Crônica -
Um dia, o Real Madrid contratou Didi. Lá foi ele. No Brasil, era um
craque plástico, e ástico, acrobático. Quando entrava em campo, a
própria bola o reconhecia e vinha lamber-lhe as botas como uma cadelinha
amestrada. E, súbito, conhece Didi a solidão do frio europeu. Deixou de
ser o grande Didi. Uma aragem fina e leve já o deprimia e já o
derrotava. Nos grandes jogos parecia um entrevado. E o que o liquidava
era a nostalgia crudelíssima do sol brasileiro. Gostava mesmo de se
incendiar na luz brutal.
Repito que sou igualmente canicular. Só entendo o verão. E, por isso,
nada me espantou mais do que o nosso último inverno. Só conhecíamos o
falso inverno da folhinha. Pela primeira vez fazia frio na cidade e,
repito, um frio cadavérico. O próprio sol era gelado. E esse frio foi
uma experiência inédita para os cariocas. Senti então uma inconsolável
saudade dos bons tempos em que o sol brasileiro derretia as catedrais.
Até que, um dia, saio de casa e dou de cara com uma vizinha. É uma
senhora gorda e patusca como uma viúva machadiana. Deve ter varizes. Eu
não as vi, mas deve ter varizes.
Ia Passando e parou no portão do meu edifício. Conversamos uns três
minutos. E eu não tirava a vista do seu pescoço. Eis o que via: — um
colar de brotoejas. Manhã gelada. Mas as brotoejas eram um sinal
profético de calor. Eu tinha hora marcada e já me despedia. Foi então
que a vizinha suspirou e disse: — "Tudo é possível, tudo é possível". E
paramos por aí.
Vejam vocês as voltas em que se perde uma crônica.
Falei da canícula carioca, de Didi, o artista plástico da folha seca;
mencionei a frase da vizinha e seu colar de brotoejas. Mas não disse uma
palavra sobre o personagem que inspirou a presente "confissão".
Falo de Neruda, Pablo Neruda, o homem que, segundo Sartre, está
merecendo um urgente prêmio Nobel. Neruda não é um chileno como outro
qualquer. Seria mais exato chamá-lo de poeta do mundo. Há muito que o
nosso Pablo assumiu a dimensão da poesia social. Houve um tempo,
todavia, em que ele fazia versos à maneira do nosso J. G. de Araújo
Jorge. Bem me lembro de um dos seus lamentos mais dilacerados. Dizia
assim: — "Tão curto o amor e tão longo o esquecimento".
Essa era a melancolia do antigo Neruda e, ouso mesmo dizê-lo, do
ex-Neruda. Dizia-me meu amigo: — "Neruda é um Rubem Braga de penacho".
Vou ser franco: — Prefiro o Rubem Braga.
Mas o poeta que aqui desembarcou, de sopetão, não tem nada a ver com o
do "amor tão curto" e do "esquecimento tão longo". Só não mudou
fisicamente. A mesma cara forte, vital e bovina. Exatamente, bovina.

Conjunto de tarefas -
1 - Transcreva o trecho da crônica que começa em "Falei da canícula" e termina em "o Rubem Braga.".
2 - Dê continuidade à crônica sobre Didi, o frio carioca e Neruda a partir da última frase apresentada.
O material a seguir não tem relação com a crônica.

Dados disponíveis -
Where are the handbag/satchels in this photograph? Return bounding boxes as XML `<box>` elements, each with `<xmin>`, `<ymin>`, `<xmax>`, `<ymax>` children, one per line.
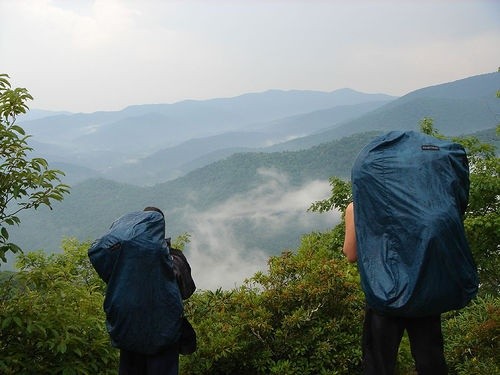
<box><xmin>182</xmin><ymin>314</ymin><xmax>199</xmax><ymax>357</ymax></box>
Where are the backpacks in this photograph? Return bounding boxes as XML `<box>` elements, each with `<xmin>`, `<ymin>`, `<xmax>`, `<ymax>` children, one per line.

Resultados finais -
1 -
Falei da canícula carioca, de Didi, o artista plástico da folha seca;
mencionei a frase da vizinha e seu colar de brotoejas. Mas não disse uma
palavra sobre o personagem que inspirou a presente "confissão".
Falo de Neruda, Pablo Neruda, o homem que, segundo Sartre, está
merecendo um urgente prêmio Nobel. Neruda não é um chileno como outro
qualquer. Seria mais exato chamá-lo de poeta do mundo. Há muito que o
nosso Pablo assumiu a dimensão da poesia social. Houve um tempo,
todavia, em que ele fazia versos à maneira do nosso J. G. de Araújo
Jorge. Bem me lembro de um dos seus lamentos mais dilacerados. Dizia
assim: — "Tão curto o amor e tão longo o esquecimento".
Essa era a melancolia do antigo Neruda e, ouso mesmo dizê-lo, do
ex-Neruda. Dizia-me meu amigo: — "Neruda é um Rubem Braga de penacho".
Vou ser franco: — Prefiro o Rubem Braga.

2 -
Sempre o achei parecido e não sabia com quem. Aquela cara enorme, o
beiço largo, o perfil, o pescoço, um certo peso, o olhar — tudo me
lembrava alguém. Mas quem? Até que, ontem, morreu o suspense.
Vi a sua cara na primeira página de O Globo; e percebi toda a
semelhança. Lembra o boi e, repito, um boi admirável, quase divino, mas
indubitavelmente um boi.
E aconteceu o que era fatal: — a entrevista coletiva.
Juntou-se na casa do Rubem Braga a rapaziada do jornal, do rádio e da
televisão. Todos presentes, inclusive fotógrafos, o futuro prêmio Nobel
dispôs-se a responder. A primeira pergunta - ou uma das primeiras — foi
sobre a Tchecoslováquia. Justiça se lhe faça: — a princípio, Neruda não
queria responder. Era apenas um poeta que vinha falar dos seus livros.
Só dos livros? Só dos livros.
Era pouco para a fome da reportagem. Ante a cruel insistência dos
rapazes, o poeta resolveu falar sobre tchecos e russos. Lendo sua
entrevista, pensei na vizinha: — "Tudo é possível".
Antes não o fizesse. E mais uma vez percebemos que não há opinião
intranscendente. O simples fato de opinar compromete ao infinito. Quando
vetara o assunto, Neruda foi de uma sábia, de uma clarividente
pusilanimidade. Mas se definiu. Eis o que ficou evidentíssimo: — a
pusilanimidade do silêncio teria sido mais digna do que a coragem de
dizer o seguinte: — "Eu estou com os dois lados. Com a Rússia e com a
Tchecoslováquia".
Explicou: — "Sou amigo da Tchecoslováquia, país que me deu asilo quando
dele precisei, e também sou amigo da União Soviética". Por isso, quando
perguntam com quem está, ele não se aperta e responde: — com os russos e
com os tchecos. Por outras palavras: — está com o crime e com a vítima,
com a vítima do estupro e com o autor do estupro etc.etc.
Disse eu que, em certos casos, é melhor a covardia do silêncio do que a
coragem de certas opiniões. Já retifico. Em verdade, não houve coragem
nenhuma. A frase deve ser lida assim: — pior do que a pusilanimidade do
silêncio foi a pusilanimidade da resposta.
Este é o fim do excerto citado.